## Task prompt:
Output the records as a Markdown table with the columns Row and Entry, starting at the line that contains "How much distance" and running to the last line of the records. Skip blank lines, number each remaining line in Row, and include nothing else.
** START Supplied data **
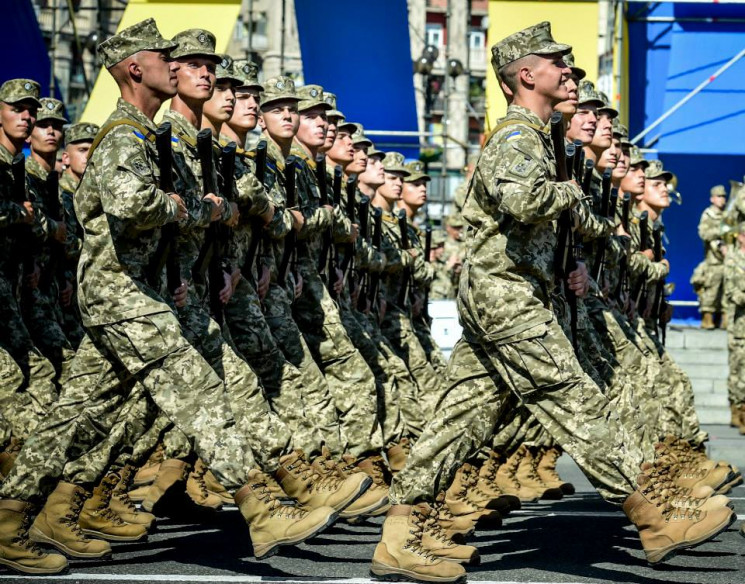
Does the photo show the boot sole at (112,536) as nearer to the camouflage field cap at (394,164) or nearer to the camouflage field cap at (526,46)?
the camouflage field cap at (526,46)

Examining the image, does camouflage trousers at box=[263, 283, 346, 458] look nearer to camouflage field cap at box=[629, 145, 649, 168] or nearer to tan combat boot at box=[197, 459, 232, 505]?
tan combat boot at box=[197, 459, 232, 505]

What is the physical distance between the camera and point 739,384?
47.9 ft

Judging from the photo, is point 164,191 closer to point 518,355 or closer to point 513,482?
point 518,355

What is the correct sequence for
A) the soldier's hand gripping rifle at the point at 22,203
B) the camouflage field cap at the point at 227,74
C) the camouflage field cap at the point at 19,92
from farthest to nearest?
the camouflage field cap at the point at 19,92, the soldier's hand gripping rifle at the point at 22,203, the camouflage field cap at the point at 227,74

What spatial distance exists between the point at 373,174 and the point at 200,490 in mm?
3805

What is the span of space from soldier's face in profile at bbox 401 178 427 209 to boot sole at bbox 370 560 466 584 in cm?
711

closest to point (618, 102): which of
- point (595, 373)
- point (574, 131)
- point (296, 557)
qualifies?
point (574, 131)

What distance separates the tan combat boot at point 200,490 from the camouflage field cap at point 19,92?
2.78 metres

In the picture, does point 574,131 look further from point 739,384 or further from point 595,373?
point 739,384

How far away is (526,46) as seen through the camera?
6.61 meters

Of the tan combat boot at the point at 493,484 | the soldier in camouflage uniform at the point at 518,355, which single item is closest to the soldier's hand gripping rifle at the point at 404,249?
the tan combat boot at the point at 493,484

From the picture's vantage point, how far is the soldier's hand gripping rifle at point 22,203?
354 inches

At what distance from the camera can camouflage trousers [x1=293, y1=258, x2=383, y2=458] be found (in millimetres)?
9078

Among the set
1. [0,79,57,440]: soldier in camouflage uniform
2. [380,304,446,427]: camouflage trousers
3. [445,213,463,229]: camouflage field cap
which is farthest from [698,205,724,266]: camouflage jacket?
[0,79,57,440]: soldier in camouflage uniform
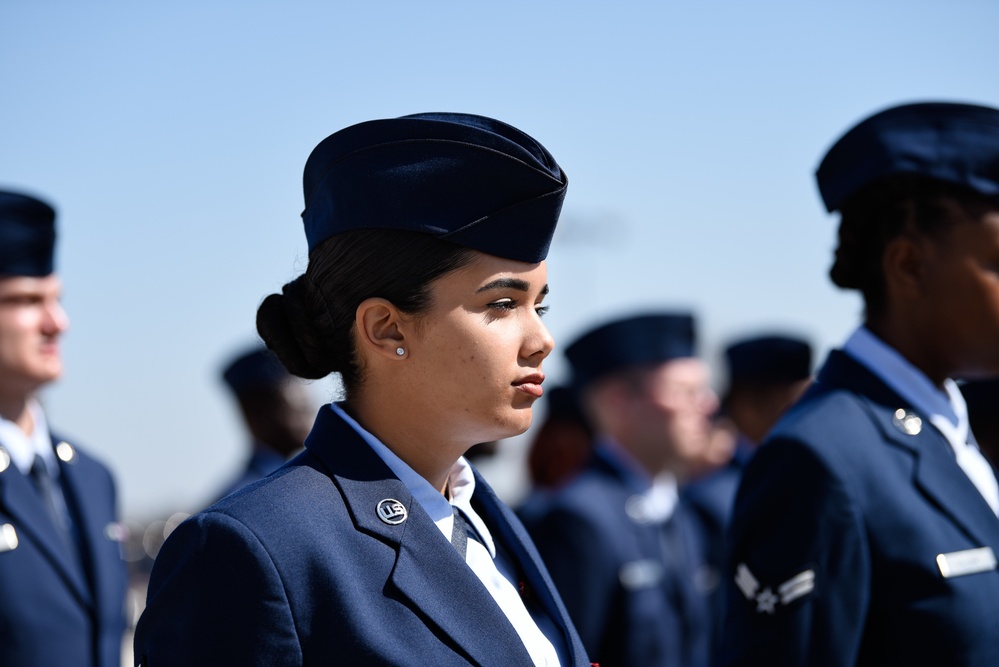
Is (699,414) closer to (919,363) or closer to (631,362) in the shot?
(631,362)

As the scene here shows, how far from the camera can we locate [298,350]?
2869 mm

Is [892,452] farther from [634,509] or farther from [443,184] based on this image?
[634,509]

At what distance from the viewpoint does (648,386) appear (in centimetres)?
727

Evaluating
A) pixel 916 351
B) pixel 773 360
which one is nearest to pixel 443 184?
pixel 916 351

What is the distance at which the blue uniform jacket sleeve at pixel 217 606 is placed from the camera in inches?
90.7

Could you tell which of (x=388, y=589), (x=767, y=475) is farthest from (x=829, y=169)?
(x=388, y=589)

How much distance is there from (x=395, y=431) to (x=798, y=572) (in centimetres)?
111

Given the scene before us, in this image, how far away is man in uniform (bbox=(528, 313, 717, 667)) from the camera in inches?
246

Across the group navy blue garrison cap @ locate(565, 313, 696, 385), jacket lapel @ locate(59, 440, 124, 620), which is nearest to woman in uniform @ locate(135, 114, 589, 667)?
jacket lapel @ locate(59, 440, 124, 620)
** END Supplied data **
## Full solution:
| Row | Entry |
|---|---|
| 1 | How much distance is there from (x=395, y=431) to (x=798, y=572) (in centimetres)? |
| 2 | 111 |
| 3 | Given the scene before us, in this image, how far away is man in uniform (bbox=(528, 313, 717, 667)) from the camera in inches? |
| 4 | 246 |
| 5 | Across the group navy blue garrison cap @ locate(565, 313, 696, 385), jacket lapel @ locate(59, 440, 124, 620), which is nearest to woman in uniform @ locate(135, 114, 589, 667)? |
| 6 | jacket lapel @ locate(59, 440, 124, 620) |